Elle estime que M. [V] avait une attitude professionnelle, courtoise et « aidante » à l’égard de M. [E], et que ce dernier ne rapporte pas la preuve d’un radical changement à compter de février 2017 ou des propos qu’il impute à son supérieur hiérarchique,

M. [E] répond qu’il a été licencié alors qu’il n’avait bénéficié d’aucun entretien annuel d’évaluation au cours de la relation contractuelle, ni fait l’objet de sanction disciplinaire.

Il fait valoir que la lettre de son licenciement s’appuie sur un fait datant du 5 avril 2017, lequel était donc prescrit lors de sa convocation à un entretien préalable datée du 26 juin 2017, Il ajoute qu’il ne peut lui être reproché de n’avoir pas respecté les consignes de sa hiérarchie alors qu’aucune organisation de travail et d’équipe n’avait été fixée depuis le rachat par la société ESI Group ; que ses fonctions et responsabilités n’ont pas été définies de façon précise par la société ESI Group.

Il affirme avoir toujours transmis son travail sur la base accessible à l’ensemble de ses collaborateurs, que sa prétendue insuffisance est un motif fallacieux, M. [V] l’ayant incité à quitter la société à compter de février 2017.

Il ajoute que la concentration de 16 mails de reproches en une période de 2 mois n’était pas de nature à justifier le bien-fondé de sa prétendue insuffisance professionnelle.

***

Pour constituer une cause réelle et sérieuse de licenciement, l’insuffisance professionnelle doit être caractérisée par des faits objectifs et matériellement vérifiables.
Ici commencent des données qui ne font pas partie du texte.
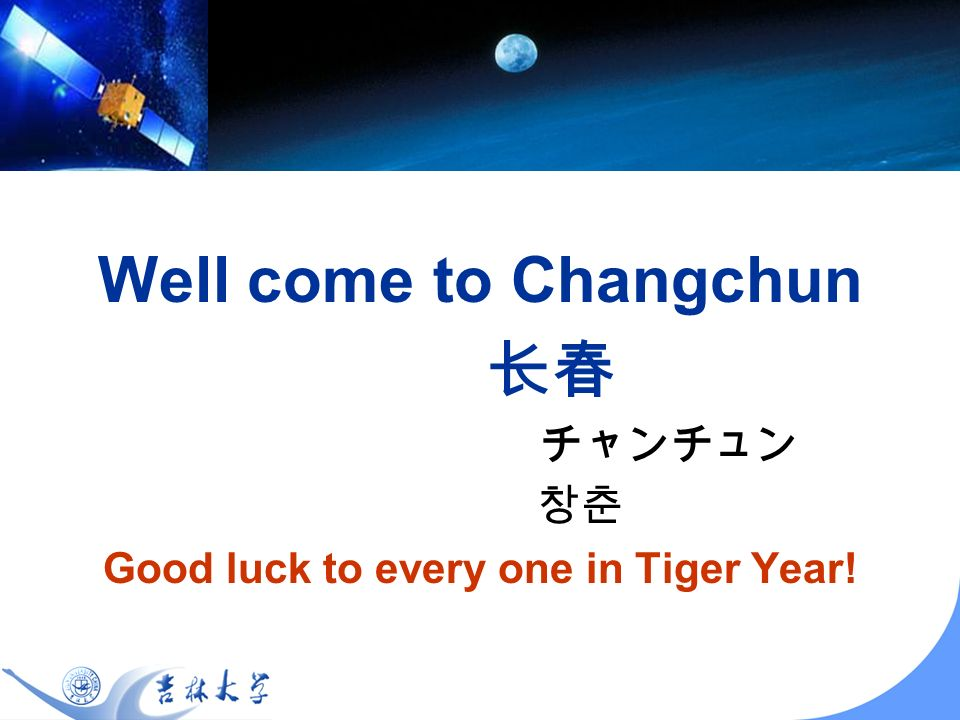 Well come to Changchun Good luck to every one in Tiger Year!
Si la preuve est partagée en matière de licenciement pour cause réelle et sérieuse, il incombe à l’employeur d’apporter au juge des éléments objectifs à l’appui des faits qu’il invoque comme propres, selon lui, à caractériser l’insuffisance professionnelle dont il se prévaut.

L’insuffisance professionnelle se définit comme l’incapacité objective, non fautive et durable, d’un salarié à accomplir correctement la prestation de travail pour laquelle il est employé, c’est-à-dire conformément à ce qu’on est fondé à attendre d’un salarié moyen ou ordinaire, employé pour le même type d’emploi et dans la même situation.

Les motifs de la lettre de licenciement reprennent des mails expédiés à compter du 16 mars 2017.

L’employeur verse aux débats, la fiche de poste de M. [E], annexée au contrat de travail du 31 mars 2015 ainsi que 14 échanges de mails, intervenus entre le 28 février 2017 et le 2 mai 2017, soit une période de deux mois, débutant au retour d’un arrêt de travail du salarié.

Aucun entretien d’évaluation n’a eu lieu depuis le 31 mars 2015, en sorte que les éventuels points à améliorer attendus par l’employeur ne sont pas connus du salarié.

Les longs mails que M. [V] adresse au cours des mois de mars et avril 2017 contiennent de nombreux reproches alors même que M. [E] informe et rend compte de ses travaux, sans que jamais son supérieur ne soit satisfait des réponses apportées.

Le court délai sur lequel se concentrent ces échanges et reproches incessants de l’employeur ne permettent pas de caractériser une insuffisance professionnelle.

Les premiers juges ont considéré à juste titre que le licenciement était dépourvu de cause réelle et sérieuse.

Le jugement sera confirmé, sauf à porter le montant de la somme allouée sur le fondement de l’article 700 du code de procédure civile à la somme de 2 000 euros.

La société ESI GROUP, qui succombe en appel sera condamnée aux dépens d’appel.

PAR CES MOTIFS,

La cour, statuant publiquement, par arrêt mis à disposition, contradictoirement

Confirme le jugement sauf le montant de la somme allouée sur le fondement de l’article 700 du code de procédure civile ;

Statuant à nouveau

Condamne la société ESI GROUP à payer à M. [E] à la somme de 2 000 euros sur le fondement de l’article 700 du code de procédure civile ;

Y ajoutant,

Condamne la société ESI GROUP aux dépens d’appel.